Ülkemizin en eski ticaret ve sanayi odalarından biri.
Kurucusu, Başkan Osman Fevzi Efendi, Oda’nın ilk meclis toplantısı diyebileceğimiz oturumunu “Efendiler, miktar-ı kâfi ekseriyet mevcuttur. İlk içtimai küşat ediyorum” diyerek açar.
Bundan tam 135 yıl önce, 6 Haziran 1889 tarihinde.
Sadece 70 üyesi vardır o yıllarda.
Yıllar geçer, Türkiye büyür, Bursa da büyür.
Cumhuriyet’in kuruluşu ile birlikte ülkemiz için ekonomik kalkınma her şeyden önemlidir. Bu da üretim ile gerçekleşecektir. Bir yandan her bölgenin kendi kaynakları belirlenir, o bölgenin üretim ve istihdamı buna göre göz önüne alınır.
Sanayi mi tarım mı esas alınacak?
Cumhuriyet’i kuran kadroların öncülüğünde, devlet bunları özenle planlar.
Bursa bu aşamada önemli bir yere sahip olur.
Ülkemiz ekonomisinde Bursa’nın önemi de hızla artar.
Özellikle tekstil alanında gösterdiği gelişme, Suni İpek Fabrikasının, Merinos’un Bursa’ya kurulması ile taçlanır.
Merinos’un Bursa’da kuruluş amacı ve hikâyesi, Bursa için bugün bile ilham ve heyecan vericidir.
Bursa Ticaret ve Sanayi Odası ise 135. yılını kutlarken sessizliğe bürünmüş durumda.

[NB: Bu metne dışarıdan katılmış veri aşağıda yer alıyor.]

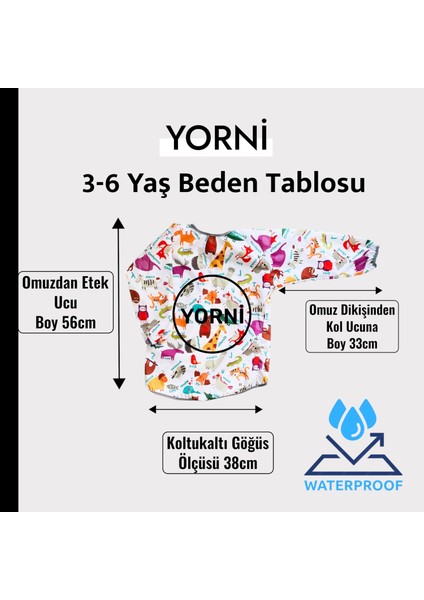 YORNİ

3-6 Yaş Beden Tablosu

Omuzdan Etek Ucu Boy 56cm

YORNİ

Omuz Dikişinden Kol Ucuna Boy 33cm

Koltukaltı Göğüs Ölçüsü 38cm

WATERPROOF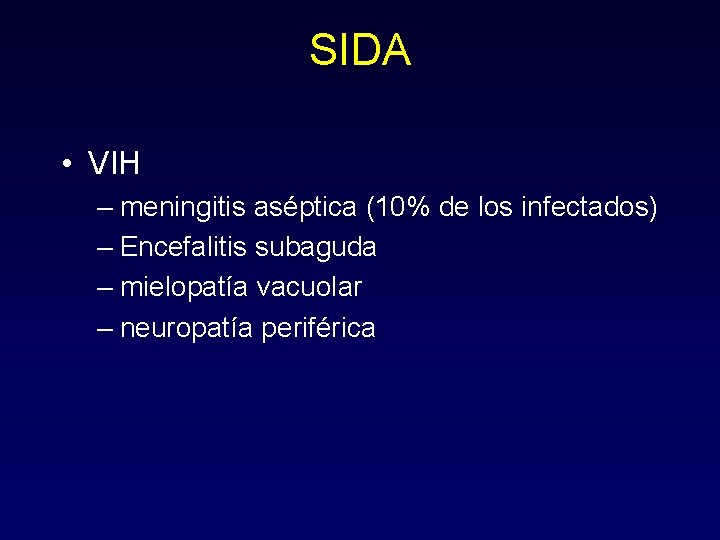 SIDA

• VIH
– meningitis aséptica (10% de los infectados)
– Encefalitis subaguda
– mielopatía vacuolar
– neuropatía periférica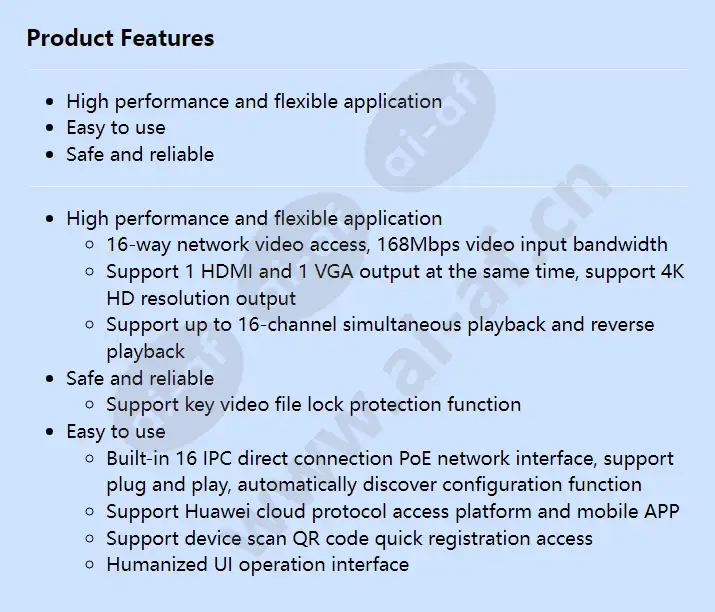 Product Features

- High performance and flexible application
- Easy to use
- Safe and reliable

- High performance and flexible application
  - 16-way network video access, 168Mbps video input bandwidth
  - Support 1 HDMI and 1 VGA output at the same time, support 4K HD resolution output
  - Support up to 16-channel simultaneous playback and reverse playback
- Safe and reliable
  - Support key video file lock protection function
- Easy to use
  - Built-in 16 IPC direct connection PoE network interface, support plug and play, automatically discover configuration function
  - Support Huawei cloud protocol access platform and mobile APP
  - Support device scan QR code quick registration access
  - Humanized UI operation interface

ai-af
www.ai-af.cn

İlimiz sınırları içinde Organize Sanayi Bölgeleri Kanunu çerçevesinde tüzel kişilik sıfatını kazanmış 17 adet Organize Sanayi Bölgesi bulunuyor.
Buna rağmen BTSO Başkanı İbrahim Burkay, sık sık yeni sanayi bölgeleri oluşturma konusundaki gayreti ile gündeme geliyor. Örneğin; Bursa’mızın bir ilçesinin belediye başkanı, ilçesindeki tarım alanları sanayi bölgesine dönüştürülmesin diye verdiği uğraşta BTSO Başkanı Burkay ile karşı karşıya kaldı. BTSO Başkanı’nın başını çektiği bir lobi yüzünden partisi tarafından yeniden aday gösterilmedi.
Kestel’a bağlı Soğuksu bölgesi, lojistik konumu nedeni ile seçilip sanayi bölgesi yapılması için canhıraş bir çaba harcanıyor, belli çevreler tarafından.
Kendini bu kentin sahibi sanan sermaye grupları kısa günün rantı peşinde.
Oysa yeni “İleri Teknolojileştirmek” bahsinin Bursa için karşılığı daha fazla çevre kirliliği, yok edilen tarım alanları, Euro Bölgesi sıralamasına göre en düşük asgari ücretle çalışan göç nüfusunun artışı demek.
Tüm aleyhteki koşullara rağmen hali hazırda, gıda tarım hayvancılık sektör üyeleri yüzde 9.47 ile BTSO’nun 4. büyük üye grubu.
Bursa, gerek iklim özellikleri gerekse lojistik avantajları yüzünden tarım alanında çok önemli artı değer üretebilecek bir konumda. İleri teknoloji kisvesi altında arazi rantı üretmekten vazgeçip tarımda ileri teknolojiye geçmeyi hedeflemeli.
Tekstilde fason imalatçılığının tatlı kârları için yıllarca marka ve Ar-Ge yatırımı yapmadan çalışmanın acı faturası bugünlerde ortaya çıktı.
Her şey tersine dönmüş durumda Bursa için.
Hatta Türkiye büyüdükçe büyüyen Bursa vizyonunu bile “Bursa büyürse Türkiye büyür” şartına çevirdiler.
Gelgelelim bu büyüme Bursa’nın hayrına değil maalesef.
Üstelik büyümekten anladıkları sadece sanayi bölgelerini büyütmek.